India on Wednesday completed five years of being polio-free. Polio is a highly infectious viral disease that leads to irreversible paralysis and used to cripple more than 50,000 children in the country each year in the early 90s.
The last case of polio in the country was reported from Howrah district in West Bengal on January 13, 2011. In the national Capital, the last case was reported in June 2009.
In 2009, India had half the number of polio cases in the world, and in less than two years, the country brought polio infections down to zero.
Three years after no case was reported anywhere from the south-east Asia region, as is the mandatory period, World Health Organisation (WHO) declared it polio-free.
“Completing half a decade without any case of wild poliovirus is an achievement and a reminder that we need to continue our effort until the disease is completely eradicated. Globally, polio transmission is at its lowest ever levels, however, the risks of importation of the poliovirus into all polio-free areas persist,” Dr Poonam Khetrapal Singh, regional director for WHO South-East Asia.
Since, the Polio virus is still in circulation in India’s neighbouring countries like Pakistan and Afghanistan, India cannot afford to drop its guard.
Last year in December, officials in Delhi were alarmed when a two-year-old living in East Delhi’s Shahdara area was diagnosed with the rare P2 strain of poliovirus. It was, however, found that the polio was vaccine-derived. The baby girl had received her routine oral vaccines, but, instead of creating antibodies, the live attenuated (reduced in virulence) virus started circulating in her body.
“The emergence of Vaccine Derived Polio Virus (VDPV) does not jeopardize the polio-free status of India. India has stopped transmission of indigenous wild poliovirus and is, therefore, still considered polio-free,” read a WHO statement.

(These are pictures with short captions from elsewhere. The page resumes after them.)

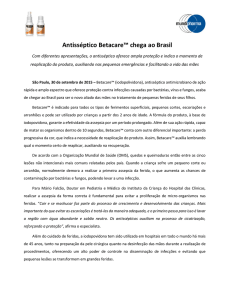 Antisséptico Betacare™ chega ao Brasil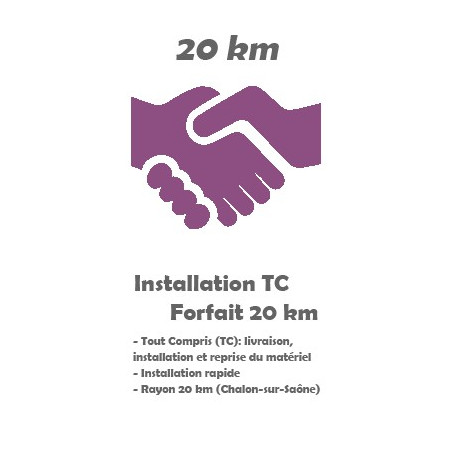 Prestation Installation Tout Compris - Forfait 20 km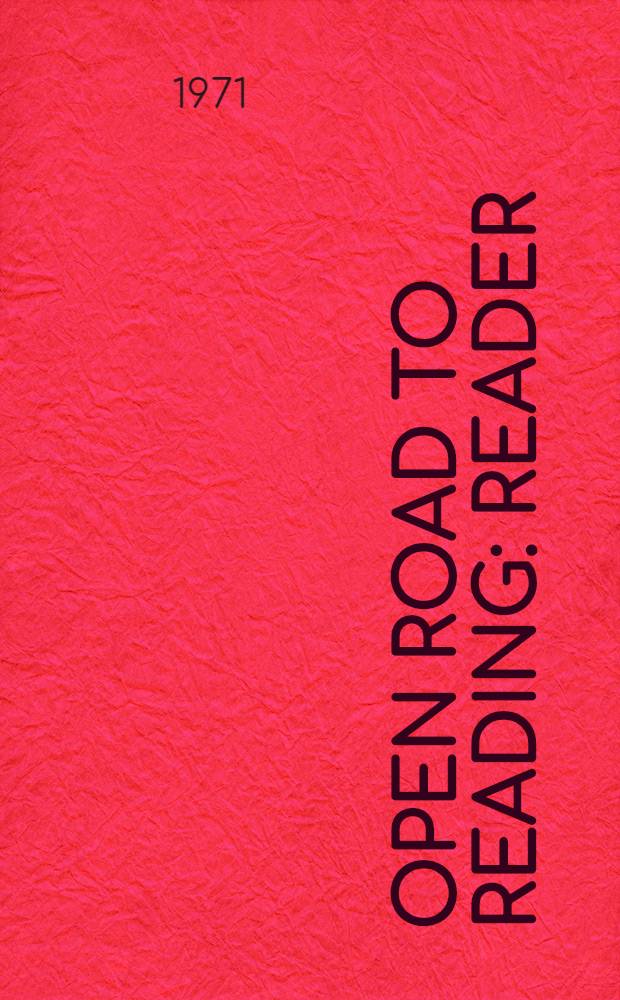 Open road to reading : Reader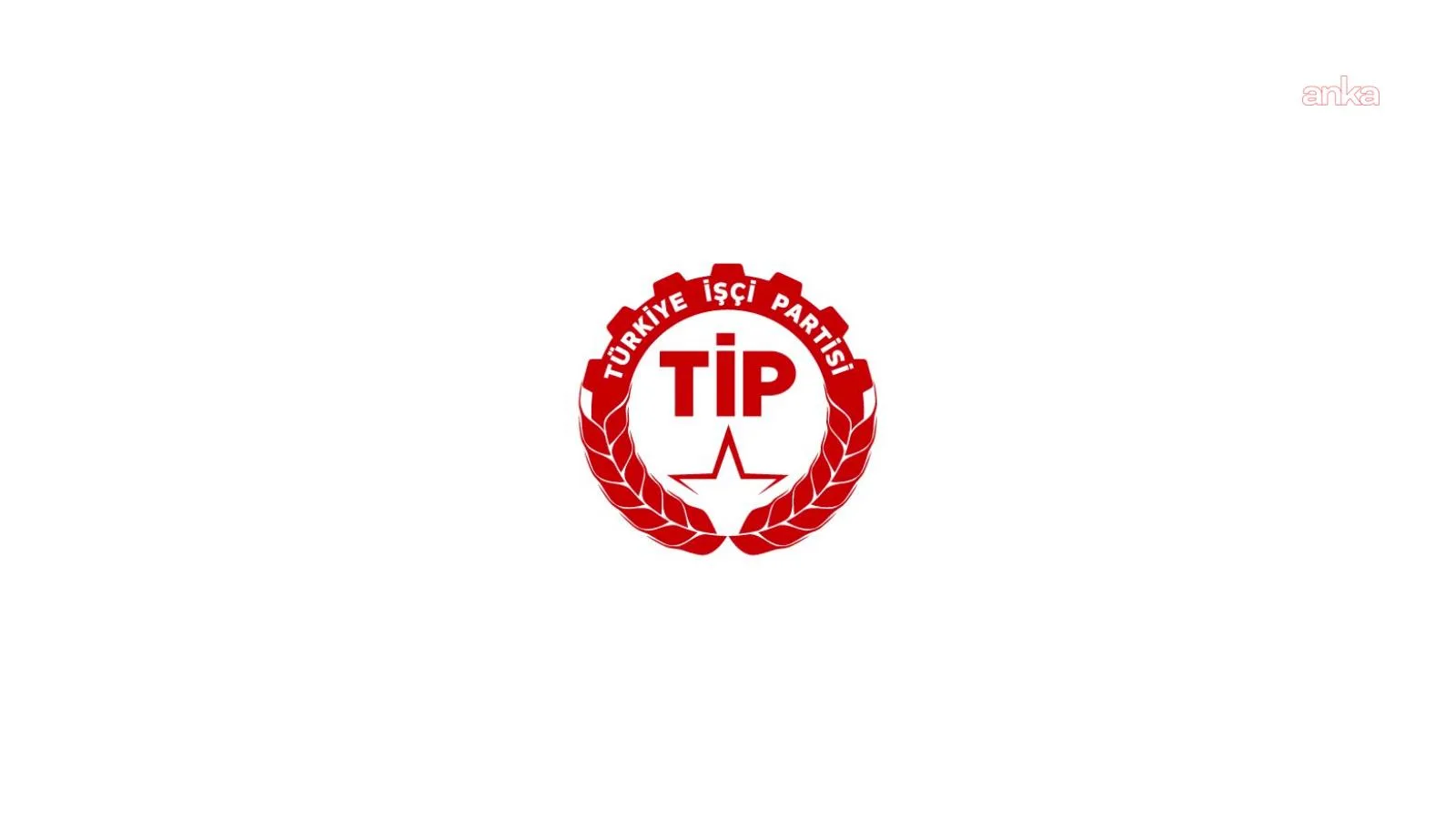 Demokrasiye Darbe: TİP’ten Sert Tepki
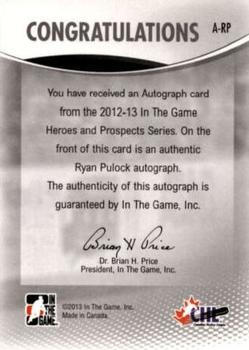 2012-13 In The Game Heroes and Prospects - Autographs #A-RP Ryan Pulock Back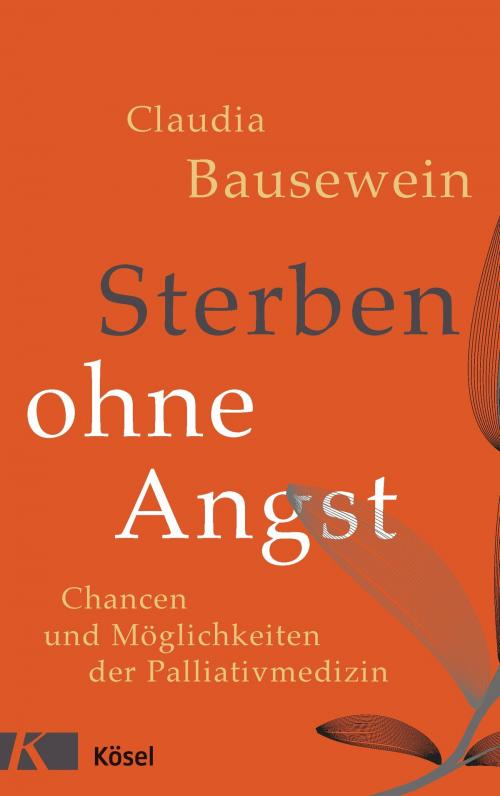 Cover of the book Sterben ohne Angst by Claudia Bausewein, Kösel-Verlag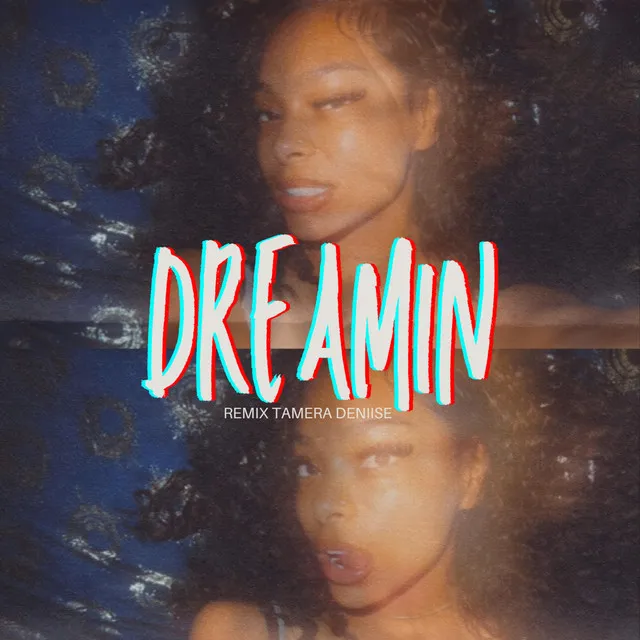 Dreamin - Remix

There is only one-in-a-million chance of acquiring polio from the vaccine. However, to eliminate the risk all together, the government, along with the oral polio vaccine, recently introduced injectible inactivated polio vaccine (IPV), comprising the three heat-killed strains of poliovirus, in its national immunisation programme.
The IPV dose will be given along with the oral polio vaccine dose, making it impossible to contract vaccine-derived polio.
“The most important thing is to improve community resistance to the virus by providing routine immunisation to every child. The biggest problem in a place like Delhi is the massive migratory population; however, the national drive ensures that every child receives the polio drops regardless of whether they are in Delhi or their native place,” said Dr CM Khanijo, officer on special duty, Pulse Polio Cell, Delhi.
The current priorities of the pulse polio programme are to intensify surveillance, cover the high-risk areas and migrant and mobile population and remain prepared for any emergency.
The same strategies and resources that have been used to stop polio can be used to achieve other public health goals, feel experts.
“Our efforts to stop polio and keep the region polio-free have been possible due to numerous innovative strategies that helped in strengthening immunisation and disease surveillance. While these lessons learnt are now being adopted by remaining endemic areas, countries in the Region need to replicate these strategies and optimally use the polio programme resources for other public health goals, particularly in the areas of immunisation, surveillance and emergency response,” said Singh.